Subsidie aan Utrechts corps hervat na schorsing om ‘bangalijst’
UTRECHT (ANP) – Het Utrechtsch Studenten Corps (USC) krijgt dit jaar weer subsidie van de Hogeschool Utrecht (HU) en de Universiteit Utrecht (UU). Ook zijn vertegenwoordigers van de studentenvereniging bij de start van het nieuwe collegejaar op 1 september weer welkom bij officiële gelegenheden van de universiteit en de hogeschool.
De HU en de UU namen in het voorjaar van 2024 maatregelen tegen het corps nadat er een ‘bangalijst’ online was verschenen. In een powerpointpresentatie werden eerstejaarsstudentes van de vrouwelijke studentenvereniging UVSV beoordeeld. De HU en UU beschreven eerder dat ze onder meer “seksueel beoordeeld” werden.
Het corps schorste betrokken leden voor maximaal 1,5 jaar en kwam in mei 2024 met een verbeterplan. De twee onderwijsinstellingen hebben de uitvoering van dat plan gemonitord, onder meer door gesprekken met betrokkenen. “Op basis daarvan is duidelijk dat het USC stappen in de goede richting heeft gezet om duurzame verandering te realiseren”, aldus de UU en de HU. “Maar de conclusie is ook dat meer tijd nodig is voor de verankering van het door USC ingezette verbeterplan.” De gesprekken over het verbeterplan gaan daarom door.

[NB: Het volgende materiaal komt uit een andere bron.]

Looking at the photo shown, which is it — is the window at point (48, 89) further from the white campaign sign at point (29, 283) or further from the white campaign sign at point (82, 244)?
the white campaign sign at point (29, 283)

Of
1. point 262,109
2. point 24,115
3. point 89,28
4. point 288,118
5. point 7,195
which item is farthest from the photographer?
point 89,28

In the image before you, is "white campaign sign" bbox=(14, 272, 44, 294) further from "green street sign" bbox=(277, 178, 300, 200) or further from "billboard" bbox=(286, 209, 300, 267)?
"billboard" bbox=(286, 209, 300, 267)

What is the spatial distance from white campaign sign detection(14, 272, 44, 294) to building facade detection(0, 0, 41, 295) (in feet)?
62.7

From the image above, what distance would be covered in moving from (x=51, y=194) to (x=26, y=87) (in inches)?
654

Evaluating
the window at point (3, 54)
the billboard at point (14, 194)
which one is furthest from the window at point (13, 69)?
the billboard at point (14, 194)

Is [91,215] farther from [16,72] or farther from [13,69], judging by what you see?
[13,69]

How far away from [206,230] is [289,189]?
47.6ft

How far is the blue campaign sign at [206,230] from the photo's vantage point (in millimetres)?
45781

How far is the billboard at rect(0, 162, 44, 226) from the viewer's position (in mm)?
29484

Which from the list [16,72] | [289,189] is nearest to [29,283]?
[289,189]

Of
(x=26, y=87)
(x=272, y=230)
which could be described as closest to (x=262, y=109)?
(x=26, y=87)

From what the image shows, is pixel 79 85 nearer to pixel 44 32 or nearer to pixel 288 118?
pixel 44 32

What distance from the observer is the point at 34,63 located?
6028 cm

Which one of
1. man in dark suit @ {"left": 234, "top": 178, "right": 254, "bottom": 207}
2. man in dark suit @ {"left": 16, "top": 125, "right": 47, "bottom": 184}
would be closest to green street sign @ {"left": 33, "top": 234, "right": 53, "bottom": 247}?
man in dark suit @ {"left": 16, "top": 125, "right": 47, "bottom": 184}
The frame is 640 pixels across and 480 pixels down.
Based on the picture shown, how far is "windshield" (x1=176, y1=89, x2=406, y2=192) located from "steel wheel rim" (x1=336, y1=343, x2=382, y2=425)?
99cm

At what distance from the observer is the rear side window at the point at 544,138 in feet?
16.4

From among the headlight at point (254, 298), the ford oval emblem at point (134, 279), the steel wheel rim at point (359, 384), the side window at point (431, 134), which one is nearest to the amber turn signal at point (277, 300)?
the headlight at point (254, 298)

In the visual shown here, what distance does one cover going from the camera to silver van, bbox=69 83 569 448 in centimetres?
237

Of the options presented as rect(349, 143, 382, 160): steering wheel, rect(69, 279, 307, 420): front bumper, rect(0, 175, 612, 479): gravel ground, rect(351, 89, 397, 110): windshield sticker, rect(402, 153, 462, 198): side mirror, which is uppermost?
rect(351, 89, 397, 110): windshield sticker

Het corps mag sinds 1 januari weer een activiteitensubsidie aanvragen. Dat is geen vast bedrag, maar moet per activiteit worden aangevraagd. “De HU en de UU stellen daar gezamenlijk een bedrag voor beschikbaar aan de koepelorganisatie van de Utrechtse gezelligheidsverenigingen”, zegt een woordvoerster van de Hogeschool Utrecht. “Daar kunnen alle verenigingen aanspraak op maken. Voor elke vereniging is 700 euro gereserveerd.”
Daarnaast krijgt het corps per 1 september weer een basissubsidie. Dat is 4594 euro per studiejaar. Het grootste deel daarvan wordt door de UU betaald.

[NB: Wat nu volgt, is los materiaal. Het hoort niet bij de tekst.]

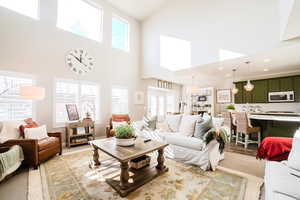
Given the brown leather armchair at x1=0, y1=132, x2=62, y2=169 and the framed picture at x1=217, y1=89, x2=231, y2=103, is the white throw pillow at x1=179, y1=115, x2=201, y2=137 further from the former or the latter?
the framed picture at x1=217, y1=89, x2=231, y2=103

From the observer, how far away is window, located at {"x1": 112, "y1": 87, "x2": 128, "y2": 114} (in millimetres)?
5465

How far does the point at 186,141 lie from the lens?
2.88 metres

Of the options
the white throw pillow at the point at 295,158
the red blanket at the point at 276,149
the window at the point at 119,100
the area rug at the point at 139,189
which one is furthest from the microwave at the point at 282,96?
the window at the point at 119,100

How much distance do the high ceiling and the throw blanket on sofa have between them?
551 centimetres

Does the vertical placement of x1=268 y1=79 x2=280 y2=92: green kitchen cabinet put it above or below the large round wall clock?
below

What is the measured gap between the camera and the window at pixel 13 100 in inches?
129

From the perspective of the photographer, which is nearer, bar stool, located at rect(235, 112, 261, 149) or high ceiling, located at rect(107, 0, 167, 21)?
bar stool, located at rect(235, 112, 261, 149)

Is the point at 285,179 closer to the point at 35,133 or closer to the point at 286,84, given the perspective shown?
the point at 35,133

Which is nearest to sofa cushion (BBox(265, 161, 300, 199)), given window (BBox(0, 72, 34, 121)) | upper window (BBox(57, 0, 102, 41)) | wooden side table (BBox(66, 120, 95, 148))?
wooden side table (BBox(66, 120, 95, 148))

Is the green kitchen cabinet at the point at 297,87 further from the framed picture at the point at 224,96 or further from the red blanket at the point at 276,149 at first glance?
the red blanket at the point at 276,149

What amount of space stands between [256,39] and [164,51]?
2936 millimetres

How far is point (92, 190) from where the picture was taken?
6.33 feet

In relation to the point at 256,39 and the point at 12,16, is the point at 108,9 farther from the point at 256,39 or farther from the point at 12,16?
the point at 256,39

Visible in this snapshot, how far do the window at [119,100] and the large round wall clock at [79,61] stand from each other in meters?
1.27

Bestuursvoorzitter Wilma Scholte op Reimer van de HU zegt “waardering” te hebben voor de inspanningen die het corps tot nu toe heeft verricht. “Het kost echter tijd om de gewenste veranderingen ook daadwerkelijk in de praktijk te implementeren, ook houdbaar voor op de lange termijn. Daarom vind ik het heel belangrijk om hier ook na 2025 met elkaar in gesprek over te blijven.” Ook rector magnificus Henk Kummeling van de UU zegt dat “inzet en monitoring op langere termijn nodig” is.